The total number of students in the square is given by m^2.

Step 3: Set up the equation.
Based on the information given, we can set up the following equation:
n*(n+1)/2 + 90 = (m(m-5))^2

Step 4: Solve the equation.
To solve the equation, we need to find values of "n" and "m" that satisfy the equation.

By trial and error, we can find that n = 9 and m = 9.

Step 5: Calculate the total number of students initially present in the school.
Using the values of "n" and "m" we found in step 4:
Total number of students in the equilateral triangle = n*(n+1)/2 = 9*(9+1)/2 = 45
Total number of students in the square = m^2 = 9^2 = 81

Therefore, the total number of students initially present in the school is 45.

To solve this problem, let's break it down step by step.

Step 1: Define the variables
Let's assume the number of rows in the equilateral triangle is n. Therefore, the number of students in the first row is 1, the second row is 2, the third row is 3, and so on. We can represent the number of students in the nth row as n.

Let's also assume that the total number of students initially present in the school is S.

Step 2: Find the number of students in the equilateral triangle
The number of students in the equilateral triangle can be found by summing up the first n natural numbers. This can be represented as the sum of an arithmetic series:

Sum = (n/2) * (first term + last term)
= (n/2) * (1 + n)

Step 3: Find the number of students in the square
According to the problem, if there were 90 more students, the total number of students (S + 90) could be arranged in the shape of a square. Each side of the square has 5 students less than the number of students in the side of the triangle. Therefore, if the triangle has n rows, the square would have n-5 rows.

The number of students in the square can be found using the formula to find the sum of the first n-5 natural numbers:

Square_sum = ((n-5)/2) * (first term + last term)
= ((n-5)/2) * (1 + (n-5))

Step 4: Set up the equation
We know that the sum of the students in the triangle is equal to the sum of the students in the square, plus the additional 90 students:

(n/2) * (1 + n) = ((n-5)/2) * (1 + (n-5)) + 90

Step 5: Solve the equation
Now we can solve the equation to find the value of n, which represents the number of rows in the equilateral triangle.

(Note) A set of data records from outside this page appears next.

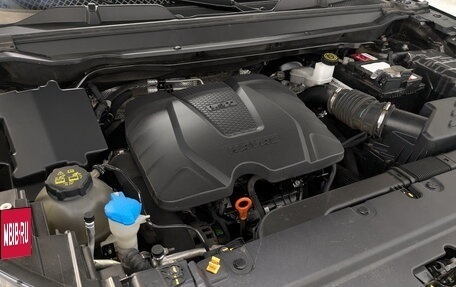 Haval Jolion, 2023 год, 1 350 000 рублей, 9 фотография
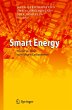 Smart Energy - Bild 1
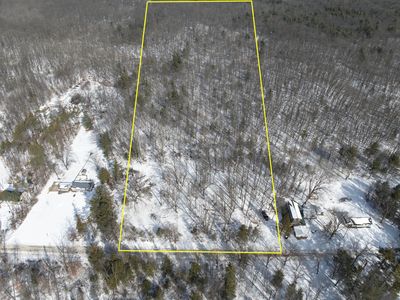 5347 112th Ave, Fennville, MI, 49408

(n/2) * (1 + n) = ((n-5)/2) * (1 + (n-5)) + 90

Simplifying the equation:

(n^2 + n) = ((n-5)^2 - 5(n-5)) + 180

Simplifying further:

n^2 + n = (n^2 - 10n + 25 - 5n + 25) + 180

n^2 + n = n^2 - 15n + 230

Rearranging the terms:

15n = 230

n = 230/15

n = 15.33

Since n represents the number of rows, it must be a whole number. Therefore, n = 15.

Step 6: Find the total number of students initially present in the school
To find the total number of students initially present in the school (S), we substitute the value of n (15) into the formula for the sum of the first n natural numbers:

S = (n/2) * (1 + n)
= (15/2) * (1 + 15)
= 7.5 * 16
= 120

Therefore, the total number of students initially present in the school is 120.